Data on hyperkalemia frequency among chronic kidney disease (CKD) patients receiving renin-angiotensin aldosterone system inhibitors (RAASis) and its impact on subsequent RAASi treatment are limited. This population-based cohort study sought to assess the incidence of clinically significant hyperkalemia among adult CKD patients who were prescribed a RAASi and the proportion of patients with RAASi medication change after experiencing incident hyperkalemia. We conducted a retrospective, population-based cohort study (1 January 2013-30 June 2017) using Australian national general practice data from the NPS MedicineWise's MedicineInsight program. The study included adults aged ≥18 years who received ≥1 RAASi prescription during the study period and had CKD (estimated glomerular filtration rate [eGFR] <60 ml/min/1.73m2). Study outcomes included incident clinically significant hyperkalemia (serum potassium >6 mmol/L or a record of hyperkalemia diagnosis) and among patients who experienced incident hyperkalemia, the proportion who had RAASi medication changes (cessation or dose reduction during the 210-day period after the incident hyperkalemia event). Among 20,184 CKD patients with a median follow-up of 3.9 years, 1,992 (9.9%) patients experienced an episode of hyperkalemia. The overall incidence rate was 3.1 (95% CI: 2.9-3.2) per 100 person-years. Rates progressively increased with worsening eGFR (e.g. 3.5-fold increase in patients with eGFR <15 vs. 45-59 ml/min/1.73m2). Among patients who experienced incident hyperkalemia, 46.6% had changes made to their RAASi treatment regimen following the first occurrence of hyperkalemia (discontinuation: 36.6% and dose reduction: 10.0%). In this analysis of adult RAASi users with CKD, hyperkalemia and subsequent RAASi treatment changes were common. Further assessment of strategies for hyperkalemia management and optimal RAASi use among people with CKD are warranted.

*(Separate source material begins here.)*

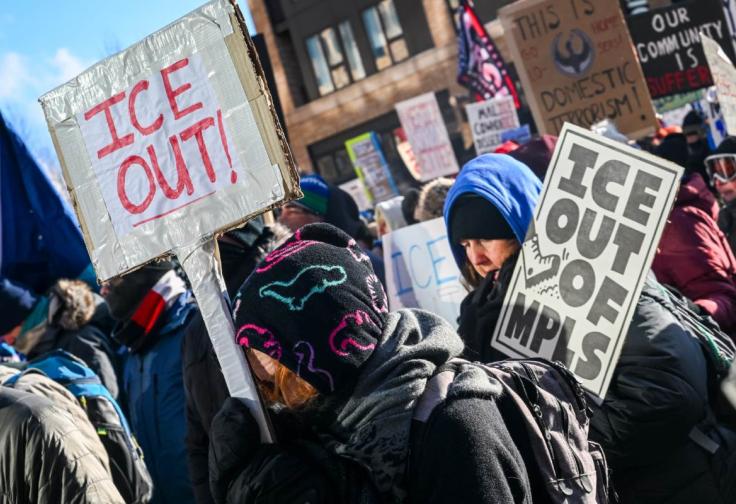 Demonstrators holding "ICE OUT!" and "ICE OUT OF MPLS" participate in a rally and march during an "ICE Out” day of protest on January 23, 2026 in Minneapolis, Minnesota in a photagraph by Brandon Bell for Getty.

This study was funded by AstraZeneca Proprietary Limited and commissioned by VentureWise (a wholly owned commercial subsidiary of NPS MedicineWise). MJ reports no conflicts of interest. MJJ is responsible for research projects that have received unrestricted funding from Gambro, Baxter, CSL, Amgen, Eli Lilly, and Merck; has served on advisory boards sponsored by Akebia, Baxter and Boehringer Ingelheim, spoken at scientific meetings sponsored by Janssen, Amgen and Roche; with any consultancy, honoraria or travel support paid to her institution. VP has participated in advisory boards for both Relypsa and AstraZeneca and has received honoraria and consultation fees from Tricida, Novartis, Amgen, Janssen, GlaxoSmithKline, Astellas, Boeringer Ingelheim, Baxter, Mitsubishi Tanabe, Retrophin, Merck, Abbvie, Novo Nordisk, AstraZeneca, Gilead, Durect, Servier, Eli Lilly, Relypsa, Pharmalink, Bayer, Bristol-Myers Squibb and Tufts, with payments paid to his institution. MG reports receiving honoraria from Shire and Amgen for speaking at scientific meetings. QP, LB, AR and KR report no conflicts of interest. Reported competing interests do not alter our adherence to PLOS ONE policies on sharing data and materials.